- Genre: Children Comedy Family
- Written by: David McRobbie
- Directed by: Paul Maloney Sophie Turkiewicz Ian Watson Denny Lawrence David Cameron Steve Mann
- Starring: Jeffrey Walker Simon James Remi Broadway Brooke Harman Cassandra Magrath
- Country of origin: Australia
- Original language: English
- No. of seasons: 1
- No. of episodes: 26

Production
- Executive producer: Peter Jackson
- Producer: Alan Hardy
- Production locations: Brisbane, Queensland
- Editor: Simon James
- Running time: 25 minutes
- Production company: Burberry Productions

Original release
- Network: ABC
- Release: 2 June – 7 July 1997

= The Wayne Manifesto =

The Wayne Manifesto is an Australian children's television series that aired on the ABC. Based on the children's books by David McRobbie, it is centred on the life of 12-year-old Wayne Wilson, showing the world both as the way he would like it and the way it really is.
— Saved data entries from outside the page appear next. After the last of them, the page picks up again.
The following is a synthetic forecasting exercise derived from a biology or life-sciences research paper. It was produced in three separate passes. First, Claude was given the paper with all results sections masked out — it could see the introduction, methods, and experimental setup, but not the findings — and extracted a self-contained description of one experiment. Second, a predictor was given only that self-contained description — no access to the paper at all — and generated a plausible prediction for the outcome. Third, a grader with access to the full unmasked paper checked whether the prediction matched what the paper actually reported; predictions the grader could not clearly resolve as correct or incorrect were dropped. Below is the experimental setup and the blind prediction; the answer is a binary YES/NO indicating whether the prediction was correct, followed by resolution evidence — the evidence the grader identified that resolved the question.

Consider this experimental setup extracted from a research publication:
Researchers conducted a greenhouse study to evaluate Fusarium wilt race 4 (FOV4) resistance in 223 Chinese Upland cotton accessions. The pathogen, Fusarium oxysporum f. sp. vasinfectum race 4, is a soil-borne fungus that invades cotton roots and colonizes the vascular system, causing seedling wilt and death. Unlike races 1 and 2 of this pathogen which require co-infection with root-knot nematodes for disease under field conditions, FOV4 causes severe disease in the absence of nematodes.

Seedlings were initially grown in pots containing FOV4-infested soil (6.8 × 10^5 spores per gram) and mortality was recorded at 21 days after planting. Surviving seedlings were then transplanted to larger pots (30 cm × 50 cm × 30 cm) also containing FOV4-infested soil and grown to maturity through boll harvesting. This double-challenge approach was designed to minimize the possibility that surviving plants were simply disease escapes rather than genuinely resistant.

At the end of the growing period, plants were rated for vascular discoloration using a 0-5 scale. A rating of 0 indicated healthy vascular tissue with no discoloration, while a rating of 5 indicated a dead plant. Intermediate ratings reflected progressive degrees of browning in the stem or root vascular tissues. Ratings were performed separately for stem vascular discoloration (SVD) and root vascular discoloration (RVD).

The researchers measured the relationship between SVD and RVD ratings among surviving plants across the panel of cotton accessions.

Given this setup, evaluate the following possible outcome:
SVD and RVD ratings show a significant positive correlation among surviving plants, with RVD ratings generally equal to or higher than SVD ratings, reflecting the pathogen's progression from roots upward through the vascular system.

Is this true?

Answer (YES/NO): YES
Filmed in Brisbane, Australia, it aired weekdays at 5pm on the ABC in 1997 and re-runs at 4.30pm in 1999. It has also aired on the BBC in the UK and was broadcast from 1998 to 2005.

==Cast==
- Jeffrey Walker as Wayne Wilson
- Simon James as Keven Mary
- Remi Broadway as Rupert
- Brooke Harman as Rosie
- Cassandra Magrath as Charlene
- Jah'shua McAvoy as Squocka
- Korey Fernando as James
- Tracey-Louise Smith as Violet
- Ingrid Mason as Mrs. Pringle
- Rainee Skinner as Wayne's Mum
- Reg Gorman as Grandpa
- Nick Waters as Dad
- Sally McKenzie as Ms Cunningham
- Sam Atwell
- John Batchelor as Mr Scudamore
- Kim Krejus as Aunt Irene

==Episodes==
1. A Wayne in a Manger
2. The Alien
3. This Guy Dellafield
4. A Slave to Fashion
5. Pizza
6. Rites and Wrongs
7. The Wayne Manifesto
8. There's Good in Everybody
9. Harris Weed
10. You Can't Take Him Anywhere
11. Junk
12. Work Experience
13. Wise Words
14. Now You See It, Now You Still See It
15. Fancy Dress
16. Wheels Within Wheels
17. Special Operations
18. Elementary, My Dear Squocka
19. Soap
20. Amy Pastrami Day
21. Witch Wayne
22. A Wayne's Gotta Do...
23. The Harder They Fall
24. Where's Wilson
25. Dad's Ad
26. Wayne in the Wings

==Merchandise==

Village Roadshow released the following VHS tapes in 1997 containing two episodes each:

- The Alien
- This Guy Dellafield

==Awards==
- It won 1996 AFI Award for Best Children's Television Drama.
- An ATOM (Australian Teachers of Media) Award for Best Children's Drama series.
- David McRobbie won an AWGIE (Australian Writer's Guild) Award for 3 episodes.